Blog Roundup – March
Like many folks, I’ve followed the unfolding story of the shooting death of Trayvon Martin, a black teen killed by a neighborhood watchman under circumstances that may never fully come to light. In the latest development, Congressman Bobby Rush (D-IL) made headlines by wearing a hoodie in honor of Trayvon on the floor of the US House of Representatives and was promptly ushered off the floor for violating the dress code’s ban on hats.
Most of the news stories I saw about the incident simply reported the Congressman’s removal from the House floor. When I actually watched the video of his speech, though, I was more struck by something else.

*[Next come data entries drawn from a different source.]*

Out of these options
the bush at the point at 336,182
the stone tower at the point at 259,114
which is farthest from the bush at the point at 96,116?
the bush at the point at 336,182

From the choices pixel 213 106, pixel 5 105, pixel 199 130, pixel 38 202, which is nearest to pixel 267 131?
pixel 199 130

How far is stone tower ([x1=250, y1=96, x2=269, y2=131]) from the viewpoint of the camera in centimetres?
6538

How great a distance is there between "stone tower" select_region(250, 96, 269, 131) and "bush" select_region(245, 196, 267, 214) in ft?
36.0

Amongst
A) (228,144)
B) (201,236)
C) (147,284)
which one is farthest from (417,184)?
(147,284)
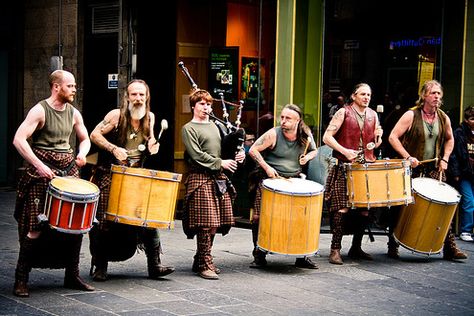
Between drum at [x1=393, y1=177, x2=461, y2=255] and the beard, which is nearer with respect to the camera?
the beard

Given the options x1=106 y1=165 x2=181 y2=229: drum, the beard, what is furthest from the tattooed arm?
x1=106 y1=165 x2=181 y2=229: drum

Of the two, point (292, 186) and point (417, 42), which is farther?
point (417, 42)

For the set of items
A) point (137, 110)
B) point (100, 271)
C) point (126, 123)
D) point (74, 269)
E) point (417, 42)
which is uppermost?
point (417, 42)

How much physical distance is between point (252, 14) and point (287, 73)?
1.11 metres

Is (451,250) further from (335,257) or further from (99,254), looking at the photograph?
(99,254)

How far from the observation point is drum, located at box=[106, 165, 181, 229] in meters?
8.05

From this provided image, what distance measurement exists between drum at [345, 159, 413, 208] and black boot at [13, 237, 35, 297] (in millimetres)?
3480

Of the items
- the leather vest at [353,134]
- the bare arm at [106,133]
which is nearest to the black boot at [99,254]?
the bare arm at [106,133]

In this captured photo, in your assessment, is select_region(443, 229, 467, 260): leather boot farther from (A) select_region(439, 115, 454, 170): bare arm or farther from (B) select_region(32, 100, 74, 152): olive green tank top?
(B) select_region(32, 100, 74, 152): olive green tank top

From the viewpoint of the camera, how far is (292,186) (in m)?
9.04

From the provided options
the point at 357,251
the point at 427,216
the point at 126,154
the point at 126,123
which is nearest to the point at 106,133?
the point at 126,123

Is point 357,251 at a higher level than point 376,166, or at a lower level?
lower

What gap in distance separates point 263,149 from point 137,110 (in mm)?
1581

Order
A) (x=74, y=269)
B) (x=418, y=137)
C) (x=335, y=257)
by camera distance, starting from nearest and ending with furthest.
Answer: (x=74, y=269) → (x=335, y=257) → (x=418, y=137)
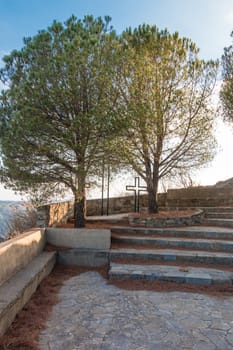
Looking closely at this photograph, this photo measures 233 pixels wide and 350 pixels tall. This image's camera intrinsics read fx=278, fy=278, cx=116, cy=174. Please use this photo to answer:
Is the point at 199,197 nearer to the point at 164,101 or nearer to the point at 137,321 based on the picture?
the point at 164,101

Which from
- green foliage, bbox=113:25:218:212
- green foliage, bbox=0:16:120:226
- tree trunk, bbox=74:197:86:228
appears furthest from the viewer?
green foliage, bbox=113:25:218:212

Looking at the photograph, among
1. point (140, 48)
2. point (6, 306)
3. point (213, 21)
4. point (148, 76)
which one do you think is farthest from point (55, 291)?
point (213, 21)

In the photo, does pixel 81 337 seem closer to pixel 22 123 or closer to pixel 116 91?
pixel 22 123

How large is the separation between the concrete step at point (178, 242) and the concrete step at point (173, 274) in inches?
48.5

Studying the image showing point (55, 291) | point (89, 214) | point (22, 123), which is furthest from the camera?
point (89, 214)

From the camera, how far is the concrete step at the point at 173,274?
14.1 feet

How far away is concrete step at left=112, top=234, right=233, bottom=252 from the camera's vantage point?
19.6 ft

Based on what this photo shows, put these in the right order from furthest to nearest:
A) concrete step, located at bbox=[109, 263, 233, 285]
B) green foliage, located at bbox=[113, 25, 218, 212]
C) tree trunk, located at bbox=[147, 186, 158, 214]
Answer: tree trunk, located at bbox=[147, 186, 158, 214] < green foliage, located at bbox=[113, 25, 218, 212] < concrete step, located at bbox=[109, 263, 233, 285]

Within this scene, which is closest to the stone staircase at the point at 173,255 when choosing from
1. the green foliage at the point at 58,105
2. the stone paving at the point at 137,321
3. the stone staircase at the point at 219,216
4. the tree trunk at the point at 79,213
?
the stone paving at the point at 137,321

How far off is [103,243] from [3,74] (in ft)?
13.9

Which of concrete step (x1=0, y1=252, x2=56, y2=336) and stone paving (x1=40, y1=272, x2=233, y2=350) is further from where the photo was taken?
concrete step (x1=0, y1=252, x2=56, y2=336)

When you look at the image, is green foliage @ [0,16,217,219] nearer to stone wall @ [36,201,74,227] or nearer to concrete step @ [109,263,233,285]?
stone wall @ [36,201,74,227]

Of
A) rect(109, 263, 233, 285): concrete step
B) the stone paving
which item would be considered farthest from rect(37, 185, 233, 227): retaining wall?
the stone paving

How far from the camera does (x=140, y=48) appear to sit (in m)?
7.50
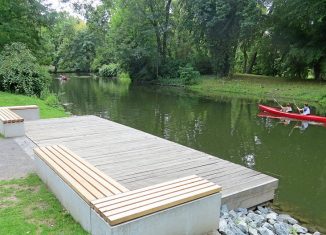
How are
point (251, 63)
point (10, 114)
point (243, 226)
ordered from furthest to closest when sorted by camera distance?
point (251, 63) < point (10, 114) < point (243, 226)

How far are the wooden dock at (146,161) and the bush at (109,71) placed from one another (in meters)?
41.2

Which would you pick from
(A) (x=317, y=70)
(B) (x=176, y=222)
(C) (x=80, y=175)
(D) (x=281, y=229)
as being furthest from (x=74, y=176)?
(A) (x=317, y=70)

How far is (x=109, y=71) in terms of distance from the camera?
167 feet

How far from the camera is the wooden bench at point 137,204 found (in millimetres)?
3633

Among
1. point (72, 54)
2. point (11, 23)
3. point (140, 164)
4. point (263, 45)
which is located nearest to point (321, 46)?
point (263, 45)

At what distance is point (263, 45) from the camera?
31.7 meters

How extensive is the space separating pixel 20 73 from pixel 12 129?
9289 mm

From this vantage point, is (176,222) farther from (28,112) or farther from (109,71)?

While he briefly held the House floor, Congressman Rush recited two verses from Scripture over the rap of the speaker’s gavel: specifically, Micah 6:8, “And what does the LORD require of you, but to love kindness, to do justice, and to walk humbly with your God?”, and Luke 4:19, “The Spirit of the LORD … has sent me to proclaim that captives will be released, that the blind will see, that the oppressed will be set free.” To me, these verses get at the heart of the Gospel’s call for radical personal and social transformation; they express the cry of a universe groaning in labor pains for all things to be made new.
Why, I wondered, did the media not report that part of the story? And why, when politicians do quote Scripture, do we not hear passages like these?
Much of this stems from my long-standing frustration with how Christian faith has been politicized (can anyone really give me a good argument that disenfranchising LGBT folks gets to the heart of the Gospel? Really?). Ultimately, I’m upset that, when Christianity does enter politics, the discourse mostly misses the point of the Gospel. Important conversations about faith don’t happen.
Which is why I take comfort in the IFYC blog. In this space, we do have those important conversations, about birth control and religious freedom, about faith in higher ed, and about staying true to exclusive truth claims while forming relationships with people who don’t share those convictions. Praise the Lord for this space, and keep talking.